→ EXERCISE TEXT:
The three benchmark shapes are: a featureless cloud ($\rho\approx 0$), an upward-sloping line ($\rho>0$), and a downward-sloping line ($\rho<0$). In the lab below you will see all three.
### 8.3.2 The Durbin–Watson test
The Durbin–Watson (DW) statistic is the workhorse formal test for first-order autocorrelation.
::: {.callout-note}
## Definition (Durbin–Watson statistic)
$$
DW = \frac{\sum_{t=2}^{n} (\hat u_t - \hat u_{t-1})^2}{\sum_{t=1}^{n} \hat u_t^2}.
$$
The test is of $H_0: \rho = 0$ (no autocorrelation) against $H_1: \rho \neq 0$ (or a one-sided alternative).
:::
**Why $DW \approx 2(1-\hat\rho)$.** Expand the numerator:
$$
\sum_{t=2}^{n}(\hat u_t - \hat u_{t-1})^2
= \sum_{t=2}^{n} \hat u_t^2 \;-\; 2\sum_{t=2}^{n}\hat u_t \hat u_{t-1} \;+\; \sum_{t=2}^{n} \hat u_{t-1}^2.
$$
For large $n$ the two outer sums are each approximately $\sum_{t=1}^n \hat u_t^2$ (they differ by a single observation). Dividing through gives
$$
DW \;\approx\; \frac{2\sum_{t=2}^{n}\hat u_t^2 - 2\sum_{t=2}^{n} \hat u_t \hat u_{t-1}}{\sum_{t=1}^{n}\hat u_t^2}
\;=\; 2\left(1 - \frac{\sum_{t=2}^{n} \hat u_t \hat u_{t-1}}{\sum_{t=1}^{n}\hat u_t^2}\right)

→ WORK TASK: Transcribe the Durbin–Watson passage from the words "The three benchmark" through the words "Definition (Durbin–Watson statistic)".

→ PROVIDED MATERIAL:
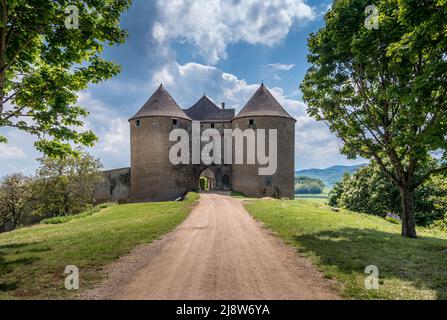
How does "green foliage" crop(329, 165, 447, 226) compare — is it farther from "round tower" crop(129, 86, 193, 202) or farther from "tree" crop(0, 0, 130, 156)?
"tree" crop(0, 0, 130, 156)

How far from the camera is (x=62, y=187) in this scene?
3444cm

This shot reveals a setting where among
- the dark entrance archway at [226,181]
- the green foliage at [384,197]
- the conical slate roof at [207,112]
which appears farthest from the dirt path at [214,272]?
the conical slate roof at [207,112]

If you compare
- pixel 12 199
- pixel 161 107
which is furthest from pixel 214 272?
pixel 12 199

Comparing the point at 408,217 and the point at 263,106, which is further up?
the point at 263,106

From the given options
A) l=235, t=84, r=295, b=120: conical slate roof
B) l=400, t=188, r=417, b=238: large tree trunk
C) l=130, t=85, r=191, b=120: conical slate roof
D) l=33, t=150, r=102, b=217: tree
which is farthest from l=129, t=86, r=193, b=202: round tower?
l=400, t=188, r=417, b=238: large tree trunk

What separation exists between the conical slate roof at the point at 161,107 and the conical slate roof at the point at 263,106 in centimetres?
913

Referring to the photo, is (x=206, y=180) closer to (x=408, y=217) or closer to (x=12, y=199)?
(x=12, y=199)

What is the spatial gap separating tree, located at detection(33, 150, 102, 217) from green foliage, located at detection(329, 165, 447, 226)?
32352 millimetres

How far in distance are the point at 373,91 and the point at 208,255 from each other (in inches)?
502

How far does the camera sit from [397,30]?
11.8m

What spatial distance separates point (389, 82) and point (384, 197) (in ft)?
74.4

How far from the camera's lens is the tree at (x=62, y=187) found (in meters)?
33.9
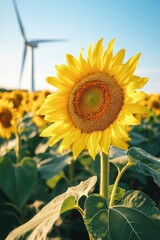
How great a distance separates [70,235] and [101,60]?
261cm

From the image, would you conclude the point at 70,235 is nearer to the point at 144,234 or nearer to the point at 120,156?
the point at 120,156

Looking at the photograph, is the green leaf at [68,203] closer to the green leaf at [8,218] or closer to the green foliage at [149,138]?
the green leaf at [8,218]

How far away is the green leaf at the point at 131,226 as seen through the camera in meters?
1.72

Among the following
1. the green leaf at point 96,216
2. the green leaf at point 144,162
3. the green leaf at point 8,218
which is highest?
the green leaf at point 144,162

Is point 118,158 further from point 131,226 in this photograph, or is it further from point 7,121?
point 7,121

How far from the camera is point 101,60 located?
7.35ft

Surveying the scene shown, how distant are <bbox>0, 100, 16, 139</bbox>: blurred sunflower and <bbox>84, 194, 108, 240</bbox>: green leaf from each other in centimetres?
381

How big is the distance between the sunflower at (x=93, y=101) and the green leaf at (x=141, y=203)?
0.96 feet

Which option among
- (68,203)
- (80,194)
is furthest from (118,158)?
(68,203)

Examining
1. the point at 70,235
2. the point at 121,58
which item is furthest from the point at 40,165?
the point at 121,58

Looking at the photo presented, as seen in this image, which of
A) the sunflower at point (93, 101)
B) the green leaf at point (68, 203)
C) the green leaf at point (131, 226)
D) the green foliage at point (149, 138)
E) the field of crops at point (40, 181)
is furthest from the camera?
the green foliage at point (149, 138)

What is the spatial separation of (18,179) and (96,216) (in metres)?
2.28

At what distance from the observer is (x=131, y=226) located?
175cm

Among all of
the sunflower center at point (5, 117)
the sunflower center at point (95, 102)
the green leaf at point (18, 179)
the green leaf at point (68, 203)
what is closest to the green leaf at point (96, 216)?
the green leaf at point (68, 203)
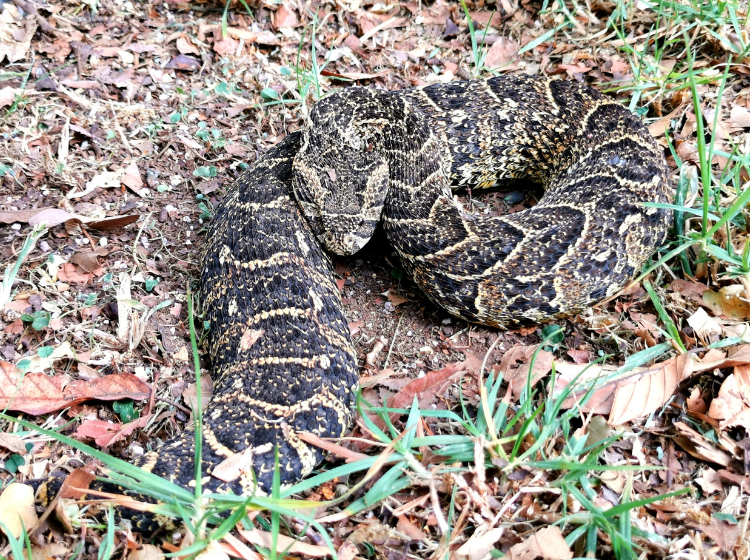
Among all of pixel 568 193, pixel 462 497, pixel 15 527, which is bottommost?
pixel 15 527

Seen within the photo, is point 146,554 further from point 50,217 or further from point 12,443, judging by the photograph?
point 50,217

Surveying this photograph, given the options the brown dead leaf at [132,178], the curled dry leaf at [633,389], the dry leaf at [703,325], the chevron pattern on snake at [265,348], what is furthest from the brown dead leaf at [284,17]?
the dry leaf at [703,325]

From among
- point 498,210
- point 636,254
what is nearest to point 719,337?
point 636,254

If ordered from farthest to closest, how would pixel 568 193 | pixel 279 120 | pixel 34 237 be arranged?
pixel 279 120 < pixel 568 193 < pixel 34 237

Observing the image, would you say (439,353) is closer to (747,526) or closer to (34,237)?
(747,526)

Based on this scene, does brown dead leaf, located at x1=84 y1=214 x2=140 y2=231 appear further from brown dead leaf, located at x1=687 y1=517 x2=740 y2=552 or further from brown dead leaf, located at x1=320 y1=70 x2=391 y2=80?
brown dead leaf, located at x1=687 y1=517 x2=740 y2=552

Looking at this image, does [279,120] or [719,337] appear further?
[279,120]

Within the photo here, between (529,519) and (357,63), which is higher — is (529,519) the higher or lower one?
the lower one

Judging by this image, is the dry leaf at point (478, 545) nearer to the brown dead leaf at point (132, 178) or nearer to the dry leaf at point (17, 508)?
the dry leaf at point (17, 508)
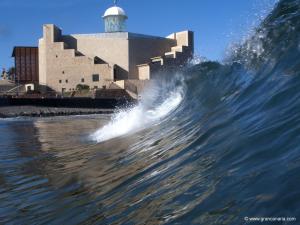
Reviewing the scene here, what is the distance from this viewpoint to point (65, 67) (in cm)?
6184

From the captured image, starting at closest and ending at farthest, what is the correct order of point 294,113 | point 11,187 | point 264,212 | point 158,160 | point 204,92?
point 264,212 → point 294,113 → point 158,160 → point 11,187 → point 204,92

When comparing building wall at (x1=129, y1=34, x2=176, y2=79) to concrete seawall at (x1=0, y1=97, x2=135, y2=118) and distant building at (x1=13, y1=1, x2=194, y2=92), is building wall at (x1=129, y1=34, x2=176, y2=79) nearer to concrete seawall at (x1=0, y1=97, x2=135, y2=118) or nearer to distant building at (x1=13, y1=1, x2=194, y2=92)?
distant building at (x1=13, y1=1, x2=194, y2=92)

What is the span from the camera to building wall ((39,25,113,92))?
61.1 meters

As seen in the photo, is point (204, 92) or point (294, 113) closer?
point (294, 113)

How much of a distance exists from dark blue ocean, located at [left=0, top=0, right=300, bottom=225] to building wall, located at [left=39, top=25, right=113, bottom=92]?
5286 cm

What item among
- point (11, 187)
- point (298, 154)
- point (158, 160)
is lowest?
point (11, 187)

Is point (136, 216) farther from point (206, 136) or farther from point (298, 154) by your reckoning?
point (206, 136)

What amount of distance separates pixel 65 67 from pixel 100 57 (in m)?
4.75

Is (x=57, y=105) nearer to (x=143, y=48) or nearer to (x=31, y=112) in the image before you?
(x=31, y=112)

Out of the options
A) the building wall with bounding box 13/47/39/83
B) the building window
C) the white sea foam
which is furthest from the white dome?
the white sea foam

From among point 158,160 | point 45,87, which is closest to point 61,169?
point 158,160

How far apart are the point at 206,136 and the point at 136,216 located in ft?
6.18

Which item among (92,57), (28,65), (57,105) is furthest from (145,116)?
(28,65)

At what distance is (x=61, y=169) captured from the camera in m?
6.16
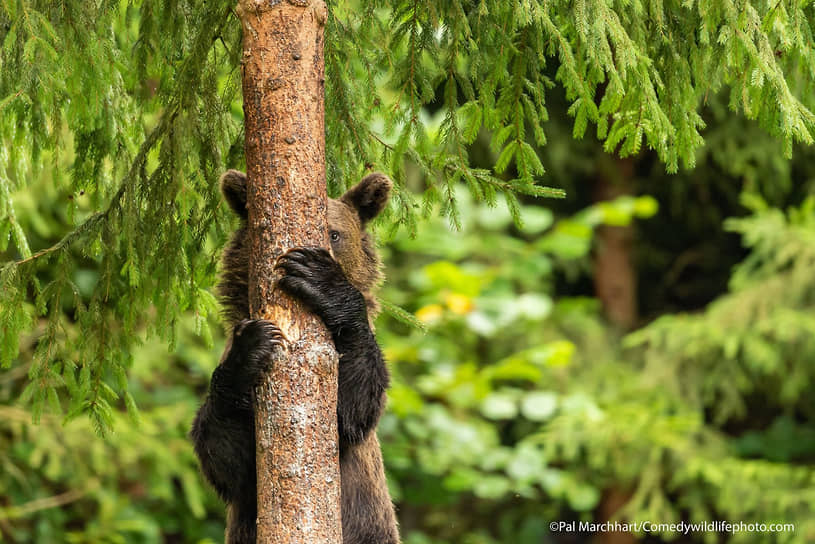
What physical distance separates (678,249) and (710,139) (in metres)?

→ RESULT OF THE EXERCISE:
The three benchmark shapes are: a featureless cloud ($\rho\approx 0$), an upward-sloping line ($\rho>0$), and a downward-sloping line ($\rho<0$). In the lab below you will see all three.
### 8.3.2 The Durbin–Watson test
The Durbin–Watson (DW) statistic is the workhorse formal test for first-order autocorrelation.
::: {.callout-note}
## Definition (Durbin–Watson statistic)